[Extracto del documento]
Científicos vinculados a la portuguesa Universidad de Coimbra creó “inEye”, una dispositivo que se coloca en el ojo para liberar medicamentos, con lo que se eliminaría la necesidad de echarse gotas.

El gadget médico ahora debe someterse a ensayos clínicos en personas.

La iniciativa surgió del investigador de la Facultad de Ingeniería Química de la Universidad de Coimbra Marcos Mariz, que ideó una perla de medio centímetro de diámetro que se coloca en el párpado inferior del ojo del paciente y que puede estar allí alojada durante medio año soltando el medicamento de forma dosificada.

De esta manera, como libera el medicamento de forma prolongada y controlada, los pacientes no tendrían que administrarse ellos mismos las gotas en los ojos, un proceso especialmente dificultoso en personas de avanzada edad.

La perla que dispara los medicamentos.

La perla que dispara los medicamentos.

“inEye” ya ha sido testada en laboratorio y ahora pretenden hacer ensayos clínicos en personas con perlas sin fármacos, con el fin de comprobar la tolerancia de los ojos. De momento, la perla puede contener hasta dos fármacos que va suministrando poco a poco y en próximos test intentarán comprobar que pueda soportar tres medicamentos a la vez.

El “inEye” puede ser de gran importancia en todo tipo de tratamientos oftalmológicos aunque, de manera especial, será relevante, una vez que esté autorizado su uso, para dolencias como el glaucoma. “También tendrá mucha importancia en los procesos postoperatorios, donde los pacientes tienen que administrarse diversas gotas a lo largo del día”, argumentó el investigador.

[Material proporcionado]
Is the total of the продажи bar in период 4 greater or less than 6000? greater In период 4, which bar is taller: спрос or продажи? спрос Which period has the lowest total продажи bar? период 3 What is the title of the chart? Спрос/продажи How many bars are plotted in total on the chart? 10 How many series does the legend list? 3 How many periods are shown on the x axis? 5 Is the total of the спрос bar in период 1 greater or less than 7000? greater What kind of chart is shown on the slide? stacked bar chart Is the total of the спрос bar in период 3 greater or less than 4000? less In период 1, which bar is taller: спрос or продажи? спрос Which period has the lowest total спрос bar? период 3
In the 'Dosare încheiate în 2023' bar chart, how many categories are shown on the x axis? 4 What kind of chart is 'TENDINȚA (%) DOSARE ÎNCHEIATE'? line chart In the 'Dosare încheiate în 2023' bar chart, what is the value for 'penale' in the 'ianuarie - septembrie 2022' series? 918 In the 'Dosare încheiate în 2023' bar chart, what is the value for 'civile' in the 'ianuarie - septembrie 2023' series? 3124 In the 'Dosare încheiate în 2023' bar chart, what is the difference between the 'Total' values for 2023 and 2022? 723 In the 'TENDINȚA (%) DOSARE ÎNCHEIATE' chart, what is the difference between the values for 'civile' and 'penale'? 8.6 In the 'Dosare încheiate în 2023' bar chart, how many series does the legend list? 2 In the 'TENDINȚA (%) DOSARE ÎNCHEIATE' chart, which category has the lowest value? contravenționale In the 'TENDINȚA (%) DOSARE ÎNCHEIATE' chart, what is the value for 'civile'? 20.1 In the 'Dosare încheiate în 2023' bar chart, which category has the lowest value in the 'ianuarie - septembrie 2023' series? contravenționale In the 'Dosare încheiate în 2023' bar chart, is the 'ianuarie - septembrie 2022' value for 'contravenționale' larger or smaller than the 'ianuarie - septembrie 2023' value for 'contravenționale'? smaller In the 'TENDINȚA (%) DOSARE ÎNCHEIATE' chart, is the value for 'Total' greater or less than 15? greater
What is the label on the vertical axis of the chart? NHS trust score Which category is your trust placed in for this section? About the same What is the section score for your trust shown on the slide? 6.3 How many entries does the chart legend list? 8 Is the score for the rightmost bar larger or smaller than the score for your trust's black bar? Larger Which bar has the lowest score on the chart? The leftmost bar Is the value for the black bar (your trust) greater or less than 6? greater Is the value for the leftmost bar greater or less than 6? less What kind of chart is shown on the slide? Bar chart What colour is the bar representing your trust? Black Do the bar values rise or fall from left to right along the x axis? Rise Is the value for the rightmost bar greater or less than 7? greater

[Complete lo siguiente]
1 – Determine si cada afirmación concuerda con el texto sobre inEye, respondiendo sí o no y citando literalmente las palabras del texto que lo deciden.
(a) La perla de inEye mide medio centímetro de diámetro.
(b) Los ensayos clínicos en personas se harán con perlas que contienen fármacos.
(c) Por ahora, la perla puede contener hasta tres fármacos.
2 – Responda brevemente, según el texto sobre inEye:
(a) ¿En qué parte del ojo se coloca la perla?
(b) ¿Durante cuánto tiempo puede permanecer alojada allí?
(c) ¿Qué dolencia se menciona como ejemplo de aquellas para las que será especialmente relevante?

[Respuestas por actividad]
1 –
(a) Sí: «una perla de medio centímetro de diámetro».
(b) No: «ahora pretenden hacer ensayos clínicos en personas con perlas sin fármacos».
(c) No: «De momento, la perla puede contener hasta dos fármacos».

2 –
(a) En el párpado inferior del ojo del paciente.
(b) Durante medio año.
(c) El glaucoma.